Pregnant women travelling to a number of countries affected by the Zika virus, which has been linked to the development of microcephaly in unborn babies, are urged to discuss the risks with a healthcare professional before travelling. This is according to Dr Pete Vincent of Netcare Travel Clinics and Medicross Tokai family medical and dental centre, who advises that pregnant women should take every possible precaution when travelling.
The Zika virus, transmitted by the Aedes genus of mosquitoes, was previously restricted to equatorial regions, but over the last two years it has spread to other areas, most notably Central and South America.
According to the BBC1, since October 2015 there have been almost 4 000 cases of microcephaly in Brazil, a medical condition characterised by smaller and under-developed skulls and brains in infants. Affected children usually have reduced life expectancy, limited brain function and suffer seizures. This represents a significant spike in cases of this previously rare disorder, which seems to correspond with the arrival of the Zika virus in Brazil. In Colombia, the health ministry has even gone so far as to advise women to avoid falling pregnant while the outbreak persists.
“While the link between this mosquito-borne virus and the neurological disorder in infants whose mothers were infected with the Zika virus is still under investigation, the United States’ Centers for Disease Control (CDC) and Prevention have issued travel advisories for pregnant women,” Dr Vincent says.
The most common symptoms of illness from the Zika virus disease include fever, rash, joint pain, and conjunctivitis (red eyes). The illness itself is usually relatively mild and persists for up to a week. Severe illness from the virus, as would require hospitalization, is rare.
The CDC is encouraging pregnant women travelling to affected countries, including Puerto Rico, Mexico, Central America, South America and the Caribbean, to exercise enhanced precautions. These include measures to protect themselves against daytime feeding mosquitos, which can transmit the virus.

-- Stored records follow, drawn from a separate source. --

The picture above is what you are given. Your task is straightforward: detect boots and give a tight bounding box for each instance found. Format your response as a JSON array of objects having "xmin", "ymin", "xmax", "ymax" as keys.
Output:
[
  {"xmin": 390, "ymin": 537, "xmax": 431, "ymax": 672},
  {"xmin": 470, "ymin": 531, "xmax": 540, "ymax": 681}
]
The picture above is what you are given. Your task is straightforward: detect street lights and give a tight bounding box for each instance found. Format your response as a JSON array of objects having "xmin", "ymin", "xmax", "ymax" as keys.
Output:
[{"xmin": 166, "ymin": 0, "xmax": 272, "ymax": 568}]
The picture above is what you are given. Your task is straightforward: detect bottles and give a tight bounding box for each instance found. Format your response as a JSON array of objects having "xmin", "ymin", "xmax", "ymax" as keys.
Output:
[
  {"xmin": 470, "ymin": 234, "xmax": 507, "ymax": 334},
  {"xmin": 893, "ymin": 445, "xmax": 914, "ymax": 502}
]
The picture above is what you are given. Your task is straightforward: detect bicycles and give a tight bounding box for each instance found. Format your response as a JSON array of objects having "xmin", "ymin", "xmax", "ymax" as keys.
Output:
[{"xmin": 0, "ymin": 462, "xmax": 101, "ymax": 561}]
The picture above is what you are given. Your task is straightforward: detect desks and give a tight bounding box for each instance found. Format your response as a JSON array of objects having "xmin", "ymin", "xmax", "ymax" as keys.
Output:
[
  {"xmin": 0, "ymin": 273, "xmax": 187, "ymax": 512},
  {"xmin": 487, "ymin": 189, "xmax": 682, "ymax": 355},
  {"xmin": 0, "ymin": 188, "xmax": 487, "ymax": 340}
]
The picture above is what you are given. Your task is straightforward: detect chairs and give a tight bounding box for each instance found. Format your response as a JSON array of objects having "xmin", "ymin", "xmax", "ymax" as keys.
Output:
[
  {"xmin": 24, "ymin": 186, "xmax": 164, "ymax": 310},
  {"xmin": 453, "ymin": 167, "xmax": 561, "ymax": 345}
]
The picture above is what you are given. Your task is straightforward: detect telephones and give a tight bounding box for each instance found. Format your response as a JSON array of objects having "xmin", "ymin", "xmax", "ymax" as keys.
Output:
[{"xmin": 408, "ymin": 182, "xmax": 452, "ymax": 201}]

“Pregnant women should consider postponing non-essential travel to countries where the Zika virus is endemic, as the implications of infection for the unborn child can be devastating,” Dr Vincent warns. “Where travel cannot be avoided, pregnant women should discuss the risks with a travel doctor, for example at Netcare Travel Clinics situated across South Africa, who will be able to provide in-depth advice regarding the necessary precautions. There are, however, no vaccinations or prophylactic medications available to prevent infection and so it is advisable to protect oneself against the mosquito bites that transmit the virus.”
A few cases have been reported in US travellers returning from known Zika virus hotspots, but not of direct transmission in North America. It has also been reported1 that the virus could potentially be sexually transmitted, although this is has yet to be medically confirmed.
Steps to prevent mosquito bites:
• Apply a good-quality DEET (N,N-diethyl-m-toluamide) mosquito repellent, which has been approved as safe for pregnancy at a 30% concentration to any exposed skin.
• If you are wearing sun protection lotion, apply mosquito repellent after the sunscreen.
• Wear long-sleeved shirts and long pants. Mosquitoes are highly unlikely to bite on areas covered by clothing, particularly if the clothing is loose fitting.
• Protect yourself while sleeping with a mosquito net. Remember to check that there are no rips in the fabric and ensure that you do not let the fabric rest against your skin as mosquitoes could bite you through the netting.
• Permethrin insect repellent fabric sprays are very useful to spray on collars, cuffs and the bottoms of long pants, as well as curtains, bedding and mosquito nets.